Then, the above calculations are used to complete the passer rating:
Passer rating = (A + B + C + D/6) X 100
Clear as can be, right? The important thing to take away is that the raw ratios used (in this case, completions per attempt, yards per attempt, touchdowns per attempt, and interceptions per attempt) are each applied a weight based on the perceived value of the creators back in the 1970s (Don Smith, Seymour Siwoff and Don Weiss headed the task force created by then-NFL commissioner Pete Rozelle to develop a better system for measuring quarterbacks).
- Strength—like ANY/A, the only human involvement in passer rating is the human decision on the weighting of individual raw ratios. In addition, the test of time matters. This metric has been utilized longer than any other holistic quarterback descriptor to measure the play of the signal callers in the NFL. If you utilize the all-time passer-rating leaders (Aaron Rodgers, Deshaun Watson, Russell Wilson, Drew Brees, Dak Prescott, Tony Romo, Tom Brady, Steve Young) it will demonstrate how passing has become more efficient since this metric was determined, but if the ranking of the passer rating year over year is utilized, there is a significant sample size of it being a flawed, but digestible way of measuring quarterback passing efficiency.
- Weakness—there is enough sample size to show that passer rating weights completion percentage higher than a lot of modern analysts would think is appropriate, inflating the positions of historically checkdown-heavy and risk-adverse quarterbacks like Derek Carr and Chad Pennington. The metric also fails to account for any quarterback running contribution, is not weighted for garbage time, and does not account for a great pass dropped by the receiver. It also does not recognize the quarterback’s role in tacking sacks.
Defense-adjusted value over average (DVOA) (obtained from Football Outsiders)
The least transparent metric on this list but, oddly enough, the easiest to explain—DVOA measures a team’s efficiency by comparing success on every single play to a league average based on situation and opponent. I would encourage you to read this article on the Football Outsiders website that explains DVOA in detail, but will attempt to summarize here. Imagine the offspring of a trio union of EPA/play, success rate, and ANY/A and you will start to understand where DVOA fits into the modicum of metrics. “Success” is determined by whether or not a play on first down gains 45 percent of the needed yards, if a play on second down gains 60 percent of the needed yards, and if a play on third or fourth down gains the entire amount of needed yards to convert to either a new set of downs or a touchdown. This is the first intervention of human decision-making based on a pre-determined definition of “success.” A successful play is assigned “success points” behind the scenes, with big plays assigned differing amounts of points (this is where the second part of human weighting comes in, much like the human weighting decisions with passer rating and ANY/A). Plays in the red zone also are applied additional weight and turnovers and penalties carry with them negative implications on the metric.

AIM: Translate this sentence from the passage on quarterback metrics into Spanish: "The metric also fails to account for any quarterback running contribution, is not weighted for garbage time, and does not account for a great pass dropped by the receiver."

Dataset excerpt:

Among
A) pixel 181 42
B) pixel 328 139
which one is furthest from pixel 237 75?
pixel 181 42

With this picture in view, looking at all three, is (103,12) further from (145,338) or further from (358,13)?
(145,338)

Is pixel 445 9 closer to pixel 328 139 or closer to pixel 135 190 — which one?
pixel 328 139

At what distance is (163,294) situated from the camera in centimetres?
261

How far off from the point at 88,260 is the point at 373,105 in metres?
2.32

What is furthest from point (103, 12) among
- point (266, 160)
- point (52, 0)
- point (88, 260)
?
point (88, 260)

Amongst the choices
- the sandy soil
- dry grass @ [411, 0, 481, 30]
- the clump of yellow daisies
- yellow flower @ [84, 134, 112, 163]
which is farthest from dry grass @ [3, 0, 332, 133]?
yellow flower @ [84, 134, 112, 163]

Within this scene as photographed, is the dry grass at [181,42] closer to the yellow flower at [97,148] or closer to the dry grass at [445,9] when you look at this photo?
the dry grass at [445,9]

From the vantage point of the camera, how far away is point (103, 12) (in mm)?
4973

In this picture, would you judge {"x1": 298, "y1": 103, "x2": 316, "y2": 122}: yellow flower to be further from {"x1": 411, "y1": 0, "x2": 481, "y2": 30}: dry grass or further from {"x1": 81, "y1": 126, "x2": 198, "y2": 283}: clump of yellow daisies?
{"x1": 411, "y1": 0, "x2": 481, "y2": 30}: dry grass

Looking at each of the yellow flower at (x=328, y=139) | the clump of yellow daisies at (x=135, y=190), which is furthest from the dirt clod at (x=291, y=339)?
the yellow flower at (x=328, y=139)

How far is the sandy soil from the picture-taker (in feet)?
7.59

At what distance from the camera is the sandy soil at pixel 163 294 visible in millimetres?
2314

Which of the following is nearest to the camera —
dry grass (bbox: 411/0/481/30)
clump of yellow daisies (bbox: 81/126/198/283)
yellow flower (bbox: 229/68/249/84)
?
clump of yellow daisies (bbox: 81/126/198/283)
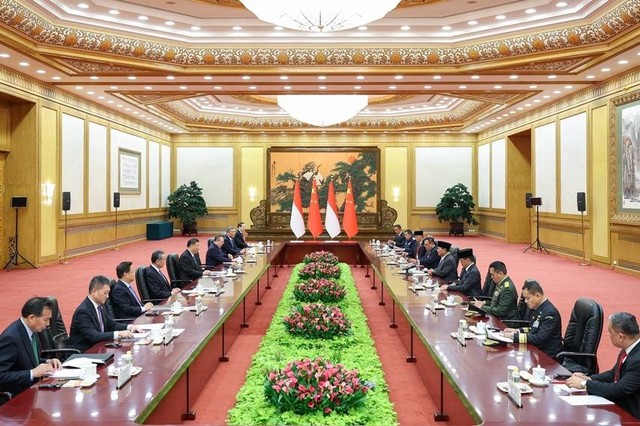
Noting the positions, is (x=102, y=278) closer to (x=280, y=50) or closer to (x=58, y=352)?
(x=58, y=352)

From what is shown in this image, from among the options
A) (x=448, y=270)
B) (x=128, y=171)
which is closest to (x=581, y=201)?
(x=448, y=270)

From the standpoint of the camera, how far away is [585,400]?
275cm

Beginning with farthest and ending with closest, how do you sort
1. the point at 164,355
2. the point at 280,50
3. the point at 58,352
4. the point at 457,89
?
the point at 457,89
the point at 280,50
the point at 58,352
the point at 164,355

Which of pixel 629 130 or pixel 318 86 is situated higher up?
pixel 318 86

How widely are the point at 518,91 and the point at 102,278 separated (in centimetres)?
1079

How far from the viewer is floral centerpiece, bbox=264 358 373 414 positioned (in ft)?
10.6

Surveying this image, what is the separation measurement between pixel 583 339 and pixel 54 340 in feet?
12.8

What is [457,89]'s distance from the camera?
12336 millimetres

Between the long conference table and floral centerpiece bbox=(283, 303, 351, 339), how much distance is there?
0.65 meters

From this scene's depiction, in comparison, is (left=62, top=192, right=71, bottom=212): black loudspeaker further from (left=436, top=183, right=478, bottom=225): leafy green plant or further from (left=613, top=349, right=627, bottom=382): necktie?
(left=436, top=183, right=478, bottom=225): leafy green plant

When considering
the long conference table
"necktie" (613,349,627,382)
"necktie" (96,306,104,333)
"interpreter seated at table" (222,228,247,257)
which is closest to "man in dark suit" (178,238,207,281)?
the long conference table

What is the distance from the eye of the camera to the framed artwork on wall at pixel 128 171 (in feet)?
53.0

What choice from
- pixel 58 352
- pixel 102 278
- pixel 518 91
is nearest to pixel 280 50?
pixel 518 91

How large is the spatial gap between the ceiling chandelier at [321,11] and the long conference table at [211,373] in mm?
3069
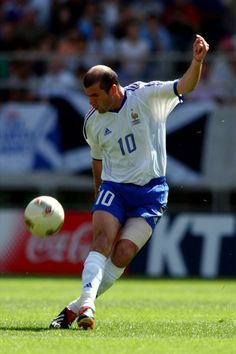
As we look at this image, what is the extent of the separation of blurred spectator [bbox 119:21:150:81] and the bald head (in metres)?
10.2

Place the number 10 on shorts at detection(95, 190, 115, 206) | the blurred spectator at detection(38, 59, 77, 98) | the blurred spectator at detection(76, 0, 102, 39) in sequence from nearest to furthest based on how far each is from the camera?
the number 10 on shorts at detection(95, 190, 115, 206) → the blurred spectator at detection(38, 59, 77, 98) → the blurred spectator at detection(76, 0, 102, 39)

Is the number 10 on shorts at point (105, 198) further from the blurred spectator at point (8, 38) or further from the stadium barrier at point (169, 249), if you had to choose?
the blurred spectator at point (8, 38)

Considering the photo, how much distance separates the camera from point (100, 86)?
9.41 metres

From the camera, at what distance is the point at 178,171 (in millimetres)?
19562

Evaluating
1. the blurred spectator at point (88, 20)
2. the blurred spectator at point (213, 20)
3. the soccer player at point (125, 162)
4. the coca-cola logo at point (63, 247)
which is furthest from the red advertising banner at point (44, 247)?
the soccer player at point (125, 162)

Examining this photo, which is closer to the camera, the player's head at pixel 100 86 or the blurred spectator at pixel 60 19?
the player's head at pixel 100 86

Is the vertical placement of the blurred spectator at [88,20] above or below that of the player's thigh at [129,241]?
above

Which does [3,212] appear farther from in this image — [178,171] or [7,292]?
[7,292]

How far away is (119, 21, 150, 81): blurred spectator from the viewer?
19.7 meters

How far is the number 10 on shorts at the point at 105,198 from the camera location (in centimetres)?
966

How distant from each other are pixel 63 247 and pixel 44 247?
0.40 meters

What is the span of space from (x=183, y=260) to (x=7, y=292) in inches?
202

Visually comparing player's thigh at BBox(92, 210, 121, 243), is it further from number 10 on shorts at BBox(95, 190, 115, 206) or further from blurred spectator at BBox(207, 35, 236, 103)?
blurred spectator at BBox(207, 35, 236, 103)

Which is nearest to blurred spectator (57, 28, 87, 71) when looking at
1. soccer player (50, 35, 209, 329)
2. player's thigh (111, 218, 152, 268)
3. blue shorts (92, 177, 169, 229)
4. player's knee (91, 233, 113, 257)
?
soccer player (50, 35, 209, 329)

WRITTEN SOLUTION: La métrica tampoco tiene en cuenta ninguna contribución del quarterback en la carrera, no está ponderada según el tiempo basura y no tiene en cuenta un gran pase que el receptor deja caer.